What is required >>
Transcribe all of the records precisely as they are presented.

Input data >>
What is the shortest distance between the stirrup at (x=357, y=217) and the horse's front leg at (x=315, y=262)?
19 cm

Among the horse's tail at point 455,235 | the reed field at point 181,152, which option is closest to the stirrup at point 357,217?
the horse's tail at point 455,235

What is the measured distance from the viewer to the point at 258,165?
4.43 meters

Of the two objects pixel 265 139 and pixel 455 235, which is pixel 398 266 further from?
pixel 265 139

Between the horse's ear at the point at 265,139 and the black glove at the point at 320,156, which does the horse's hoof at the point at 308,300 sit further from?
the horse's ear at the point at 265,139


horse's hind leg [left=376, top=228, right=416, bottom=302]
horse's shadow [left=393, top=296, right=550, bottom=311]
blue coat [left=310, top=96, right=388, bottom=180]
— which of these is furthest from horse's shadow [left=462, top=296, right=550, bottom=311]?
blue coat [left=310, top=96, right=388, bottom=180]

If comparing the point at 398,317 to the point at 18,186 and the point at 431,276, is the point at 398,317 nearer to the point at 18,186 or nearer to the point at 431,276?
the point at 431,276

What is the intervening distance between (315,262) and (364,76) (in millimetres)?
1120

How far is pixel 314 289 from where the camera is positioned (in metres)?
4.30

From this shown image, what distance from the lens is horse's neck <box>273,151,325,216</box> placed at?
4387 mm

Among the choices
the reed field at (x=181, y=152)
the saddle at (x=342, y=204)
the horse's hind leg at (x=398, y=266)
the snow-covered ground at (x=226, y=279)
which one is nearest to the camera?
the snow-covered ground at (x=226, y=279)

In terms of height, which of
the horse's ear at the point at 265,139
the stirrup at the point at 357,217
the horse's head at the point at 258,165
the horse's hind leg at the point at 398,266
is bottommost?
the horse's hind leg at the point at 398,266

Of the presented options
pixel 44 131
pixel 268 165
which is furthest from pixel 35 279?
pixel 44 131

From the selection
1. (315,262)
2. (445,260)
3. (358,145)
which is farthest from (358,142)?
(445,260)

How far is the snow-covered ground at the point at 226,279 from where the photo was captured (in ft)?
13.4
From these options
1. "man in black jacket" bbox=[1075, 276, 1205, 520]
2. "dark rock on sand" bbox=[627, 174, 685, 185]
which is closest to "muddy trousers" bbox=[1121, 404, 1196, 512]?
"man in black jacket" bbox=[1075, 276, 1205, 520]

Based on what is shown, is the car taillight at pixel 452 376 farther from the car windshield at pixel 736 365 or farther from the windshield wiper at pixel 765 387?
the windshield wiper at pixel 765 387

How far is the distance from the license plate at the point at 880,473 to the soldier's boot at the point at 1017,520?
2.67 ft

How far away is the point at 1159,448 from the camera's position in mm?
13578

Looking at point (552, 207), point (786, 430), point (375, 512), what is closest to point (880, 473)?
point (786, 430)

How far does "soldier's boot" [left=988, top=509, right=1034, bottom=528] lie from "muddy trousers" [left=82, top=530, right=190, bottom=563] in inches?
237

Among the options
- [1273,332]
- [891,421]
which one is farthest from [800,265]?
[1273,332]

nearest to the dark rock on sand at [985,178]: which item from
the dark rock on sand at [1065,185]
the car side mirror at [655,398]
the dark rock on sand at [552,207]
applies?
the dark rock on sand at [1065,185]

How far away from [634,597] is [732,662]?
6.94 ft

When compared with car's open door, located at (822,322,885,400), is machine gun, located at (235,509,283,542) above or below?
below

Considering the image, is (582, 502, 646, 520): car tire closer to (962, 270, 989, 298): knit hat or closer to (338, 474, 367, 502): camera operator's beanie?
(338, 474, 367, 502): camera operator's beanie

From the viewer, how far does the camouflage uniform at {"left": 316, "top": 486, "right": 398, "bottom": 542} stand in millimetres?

Solution to the exercise >>
What is the shortest distance between the stirrup at (x=357, y=217) and the horse's front leg at (x=315, y=262)?
19 cm

Among the horse's tail at point 455,235 | the reed field at point 181,152, which option is closest to the stirrup at point 357,217?
the horse's tail at point 455,235

What is the measured distance from the viewer to the point at 258,165?
4.43 meters

Of the two objects pixel 265 139 and pixel 455 235, which is pixel 398 266 further from?
pixel 265 139

Between the horse's ear at the point at 265,139 and the black glove at the point at 320,156, which does the horse's hoof at the point at 308,300 sit further from?
the horse's ear at the point at 265,139


horse's hind leg [left=376, top=228, right=416, bottom=302]
horse's shadow [left=393, top=296, right=550, bottom=311]
blue coat [left=310, top=96, right=388, bottom=180]
— which of these is furthest from horse's shadow [left=462, top=296, right=550, bottom=311]?
blue coat [left=310, top=96, right=388, bottom=180]

If comparing the point at 398,317 to the point at 18,186 and the point at 431,276, is the point at 398,317 nearer to the point at 18,186 or nearer to the point at 431,276?
the point at 431,276

What is the intervening distance between (315,262) and (364,76) (in millimetres)?
1120

How far is pixel 314 289 from where the camera is positioned (in metres)?
4.30

From this shown image, what distance from the lens is horse's neck <box>273,151,325,216</box> placed at?
4387 mm

Among the choices
the reed field at (x=181, y=152)
the saddle at (x=342, y=204)
the horse's hind leg at (x=398, y=266)
the snow-covered ground at (x=226, y=279)
which one is nearest to the camera?
the snow-covered ground at (x=226, y=279)

In terms of height, which of
the horse's ear at the point at 265,139
the stirrup at the point at 357,217
the horse's head at the point at 258,165
the horse's hind leg at the point at 398,266
is bottommost?
the horse's hind leg at the point at 398,266

Of the presented options
pixel 44 131
pixel 268 165
which is furthest from pixel 35 279?
pixel 44 131

From the selection
1. (315,262)
2. (445,260)
3. (358,145)
which is farthest from (358,142)?
(445,260)

How far is the snow-covered ground at the point at 226,279 from where the photo was captured (in ft)?
13.4
From these options
1. "man in black jacket" bbox=[1075, 276, 1205, 520]
2. "dark rock on sand" bbox=[627, 174, 685, 185]
which is closest to "muddy trousers" bbox=[1121, 404, 1196, 512]?
"man in black jacket" bbox=[1075, 276, 1205, 520]

Based on what is shown, is the car taillight at pixel 452 376 farther from the car windshield at pixel 736 365 or farther from the windshield wiper at pixel 765 387?
the windshield wiper at pixel 765 387

How far is the distance from the license plate at the point at 880,473 to the soldier's boot at the point at 1017,520?
2.67 ft

How far away is the point at 1159,448 from the camera's position in mm?
13578

Looking at point (552, 207), point (786, 430), point (375, 512), what is closest to point (880, 473)?
point (786, 430)

How far does "soldier's boot" [left=988, top=509, right=1034, bottom=528] lie from "muddy trousers" [left=82, top=530, right=190, bottom=563] in inches?
237

Among the options
- [1273,332]
- [891,421]
which one is farthest from [800,265]?
[1273,332]

nearest to the dark rock on sand at [985,178]: which item from
the dark rock on sand at [1065,185]
the car side mirror at [655,398]
the dark rock on sand at [552,207]
applies?
the dark rock on sand at [1065,185]

How far away from [634,597] is [732,662]?
6.94 ft

When compared with car's open door, located at (822,322,885,400), is machine gun, located at (235,509,283,542) above or below?
below

Considering the image, is (582, 502, 646, 520): car tire closer to (962, 270, 989, 298): knit hat or closer to (338, 474, 367, 502): camera operator's beanie?
(338, 474, 367, 502): camera operator's beanie

From the viewer, how far does the camouflage uniform at {"left": 316, "top": 486, "right": 398, "bottom": 542} stand in millimetres?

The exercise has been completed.